Sob a presidência do vereador Pedro Lucas (PTB) e compondo o restante da Mesa Diretora os vereadores Francisco
Carvalho (PSL), Francisco Chaguinhas (PRP), Rose Sales (PCdoB), Estevão Aragão
(PPS) e Edmilson Jansen (PTC), a CPI do Bom Peixe reuniu-se no plenário da
Câmara Municipal de São Luís, esta sexta-feira, (07), para colher os
depoimentos de quatro (04) funcionários da Semapa (Secretaria Municipal de
Abastecimento, Pesca e Agricultura), sendo que o primeiro de Aurélio Ribeiro
Oliveira foi considerado “cheio de contradições”, pelo presidente da comissão.
Questionado pelos parlamentares sobre a operacionalização do
Programa Bom Peixe, o depoente qualificando-se como coordenador de mercados
municipais da Semapa nas gestões anterior e atual declarou inicialmente que o
produto, no caso o pescado, era adquirido com notas fiscais, para depois falar
que eram notas de entrega. Disse ainda que na aquisição da mercadoria os
valores eram colocados nas notas por funcionários, e indagado quem autorizava
tal operação respondeu que tudo era do conhecimento de ordens superiores.
No seu depoimento, Aurélio Oliveira falando que tinha sido elaborador
do projeto técnico do Programa Bom Peixe, afirmou que sempre haviam sobras do
produto comercializado, e que eram distribuídas entre funcionários e pessoas
carentes. Mais adiante, orientado por seu advogado, Carlos Antonio Sousa, deu
outra declaração de que a doação era apenas para carentes.
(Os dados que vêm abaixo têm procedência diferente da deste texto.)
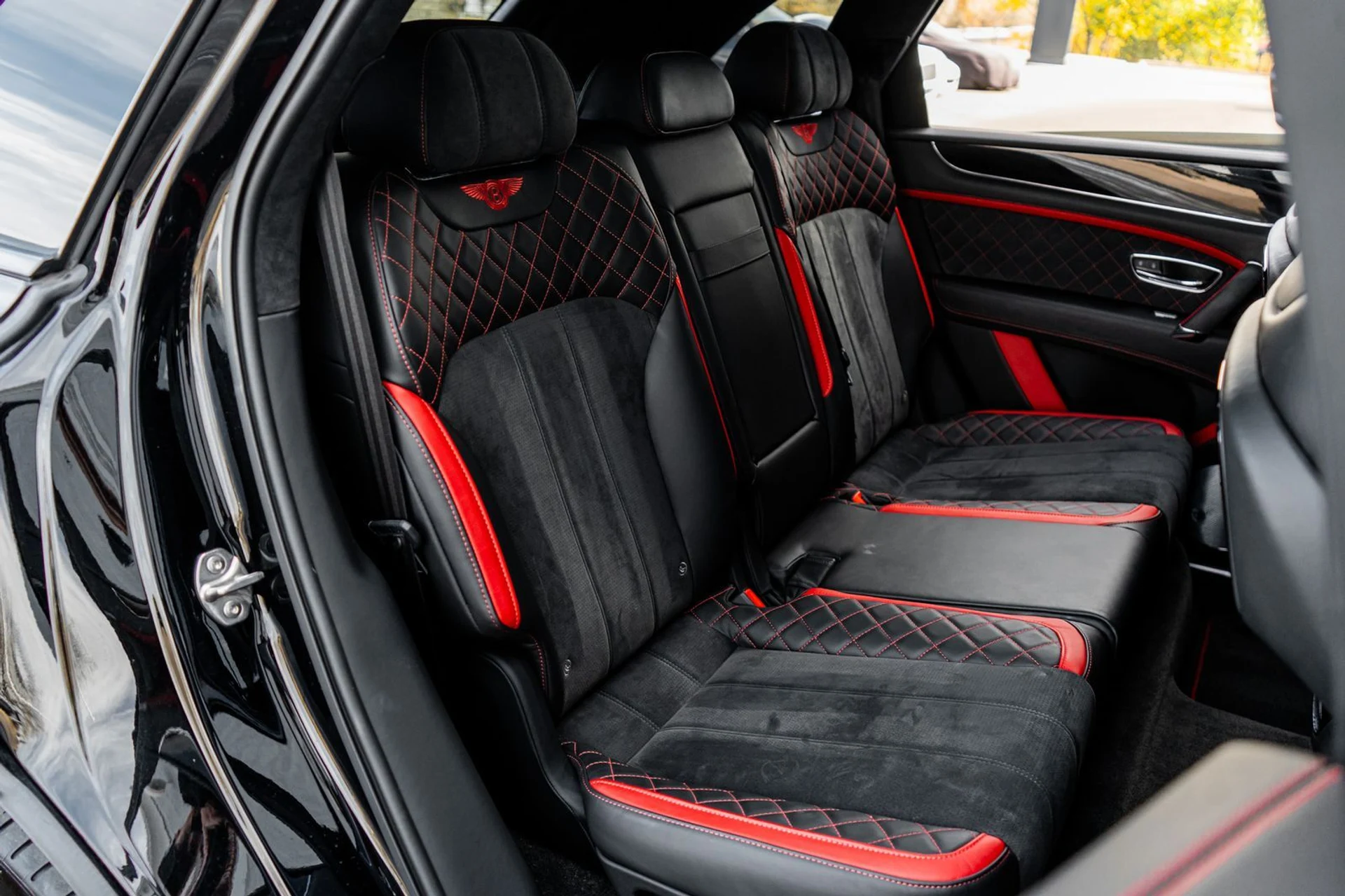 mph037_1345058932_232210e9_e8ff_4eea_bb89_03358ab78bf8_bd312a2860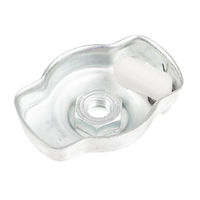 Kaseta zabieraków CEDRUS opryskiwacz OP03 071094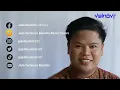 Kampana ng Simbahan by The Mabuhay Singers ǀǀ COVER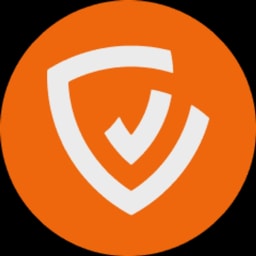 Cloudbase logo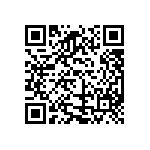 CA06EW16-11PB01A176 QRCode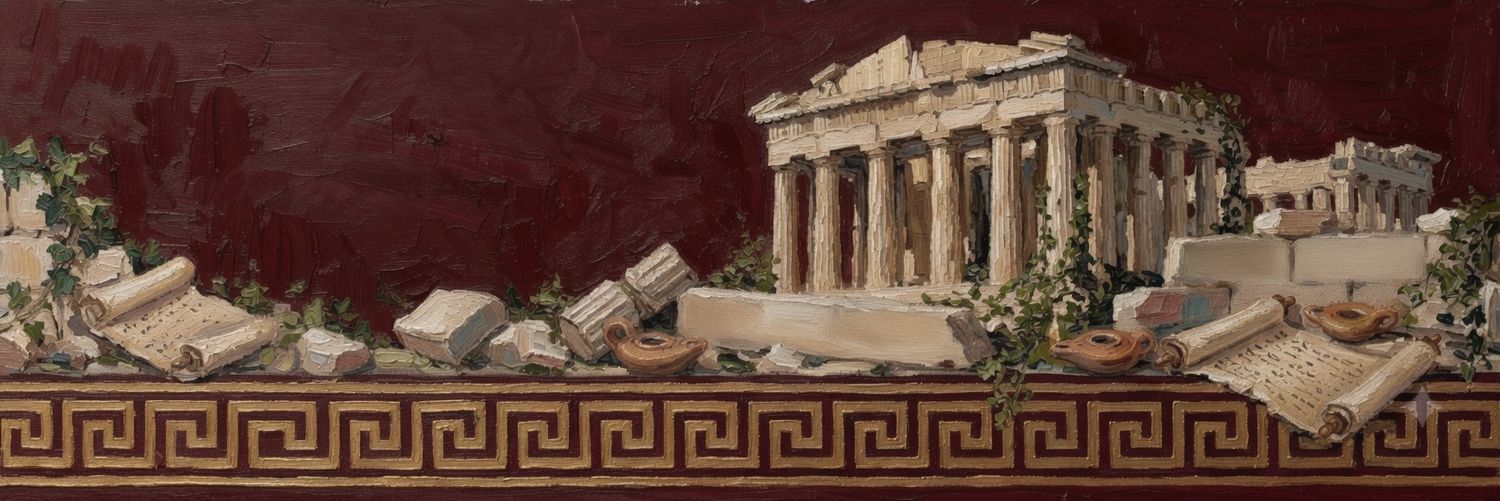 filsufkardus's profile banner image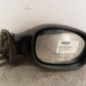 Retroviseur droit CITROEN XSARA PICASSO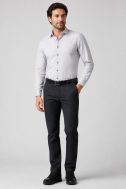 Trousers Meyer Regular KE-MEYER-BONN-2-5585-08-REGULAR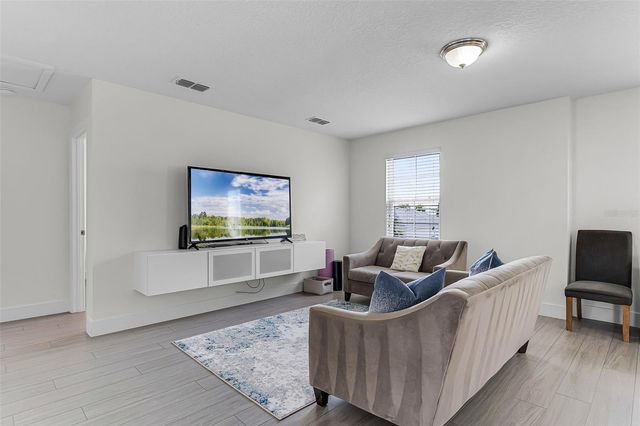 16527 CENTIPEDE STREET, Clermont, FL 34714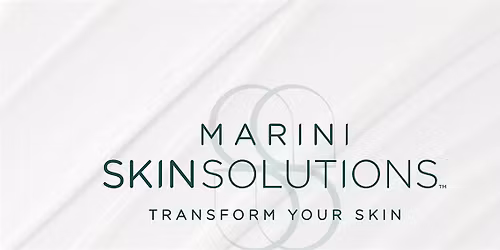 Coverting Facial Guests to Members and Members to Facial Fans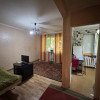 Apartament cu 1 cameră, Botanica, str. Nicolae Zelinski, lângă V. Trandafirilor. thumb 2
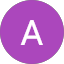 Alexander Avatar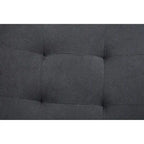 Convertible Futon Couch sleeper sofabed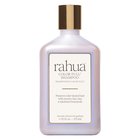 Rahua Color Full™ Shampoo 275 ml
O depoente chegou a falar que parte considerável dos recursos
do programa foi consumida pela logística do mesmo, como por exemplo compra de
combustível, materiais e pagamento de prestadores de serviço, como peixeiros,
segurança e outros. Tais operações eram feitas sem notas de comprovação, conforme
afirmou. E, indagado quem autorizava tais pagamentos, bem com a doação da
sobras de pescado, ele voltou a responder que tudo era feito com acompanhamento
superior.
Novos depoimentos - Ao final da primeira audiência, Pedro
Lucas concedeu entrevista considerando satisfatório o resultado, embora tenha
dito que o depoimento de Aurélio Oliveira foi cheio de contradições. Na
oportunidade, ele já anunciou dois depoimentos para a próxima semana, sendo os
dos ex-gestores da Semapa Júlio França, na quinta-feira, (13), e Eliana Bezerra
na sexta-feira, (14).
Depoimento rápido – Após o depoimento de Aurélio Oliveira
foi a vez da funcionária Rita do Carmo Correia comparecer a CPI. O seu
depoimento foi rápido. Ela falou que exerceu a função de coordenadora de
orçamento na gestão do sucessor de Júlio França, e finanças, e apenas
despachava o que lhe chegava às mãos. Questionada se acompanhava o desenrolar
de todo programa respondeu que não e não questionava nada, PIS já vinha tudo pronto.
Já para o período da parte da tarde, a CPI estava com o agendamento de
Gilsiomar Chaves e Edimilson Lindoso.